Миронюк и Сидор сидели в уголочке вплотную друг к другу и увлеченно беседовали, словно погрузившись в какой-то другой мир.
Сперва инструктор райкома словно бы подшучивал над Сидором, потом стал серьезен.
— Ну так вот, с тебя причитается, принимай поздравления. Твое прошлое признано, ты бывший подпольщик. Да, да, я сам переворошил архивы сигуранцы. Толстенное у тебя „дело“. Ничего не скажешь — подпольная типография, пытки, тюрьмы… здорово ты держался на допросах и в суде. В твоей папке удивительные вещи. „Гроза буржуазии“ — так тебя прозвали товарищи? — спросил Миронюк. — Это кое-что стоит!
— Ладно.
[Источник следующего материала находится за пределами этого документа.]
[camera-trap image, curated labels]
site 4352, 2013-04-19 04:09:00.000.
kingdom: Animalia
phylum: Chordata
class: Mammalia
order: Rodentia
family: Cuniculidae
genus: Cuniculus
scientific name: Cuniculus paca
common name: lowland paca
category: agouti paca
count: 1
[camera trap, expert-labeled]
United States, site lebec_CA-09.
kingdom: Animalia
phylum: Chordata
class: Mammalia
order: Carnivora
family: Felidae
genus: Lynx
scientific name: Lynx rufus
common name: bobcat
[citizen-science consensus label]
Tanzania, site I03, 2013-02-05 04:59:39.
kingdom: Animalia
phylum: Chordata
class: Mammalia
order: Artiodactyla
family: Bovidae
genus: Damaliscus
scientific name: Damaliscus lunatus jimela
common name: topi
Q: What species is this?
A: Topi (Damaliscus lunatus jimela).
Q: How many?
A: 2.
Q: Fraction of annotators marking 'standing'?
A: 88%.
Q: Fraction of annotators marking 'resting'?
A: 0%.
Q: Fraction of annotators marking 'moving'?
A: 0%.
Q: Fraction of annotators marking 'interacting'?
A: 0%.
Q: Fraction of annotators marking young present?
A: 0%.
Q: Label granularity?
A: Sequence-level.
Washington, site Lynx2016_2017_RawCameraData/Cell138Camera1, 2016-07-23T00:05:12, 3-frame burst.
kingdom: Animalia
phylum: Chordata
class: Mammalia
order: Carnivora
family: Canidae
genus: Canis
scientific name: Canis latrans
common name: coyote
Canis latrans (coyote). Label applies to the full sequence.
Это, пожалуй, в насмешку…
— Ну, ну, брось! Я ведь своими глазами читал листовки, написанные и набранные тобой. И все-таки — ты уж меня извини — мне прямо не верится, что это тебя, именно тебя прозвали — „Грозой буржуазии“. Между нами говоря, ты больше похож на кроткого агнца. Иным я себе не представляю тебя. Все тебя восхищает, всех ты считаешь хорошими. И Каймакана, и других. Ни разу я не слышал, чтобы ты поднял голос против чего-то или критиковал кого-нибудь, даже когда тебя обижали…
— „Иов“… Так меня Топораш однажды назвал, уподобил многострадальному Иову. Ну что ж, пусть так. Там — „Гроза буржуазии“, здесь — агнец. Очень может быть.
Он некоторое время молчал, задумчиво глядя в окно.
— Знаешь, что я тебе скажу, — торопливо заговорил он снова. — Может, я и вправду Иов, но теперь мне легче сносить любую боль, потому что вокруг меня вы, свои люди. Ты как советский гражданин старше меня. Я ведь только в сорок четвертом вышел из-за решетки. Но я старше годами, пришлось мне вынести всякое, и потому оно и теперь все в ушах гудит, все маячит перед глазами… Вот ты говоришь, ты не слышал, чтоб я кого-нибудь критиковал. Это правда. Но ты пойми, у меня язык не поворачивается критиковать. Советский Союз не перестал быть для меня идеалом. Тем идеалом, о котором я мечтал в тюрьмах и который я проповедовал в тех моих листовках.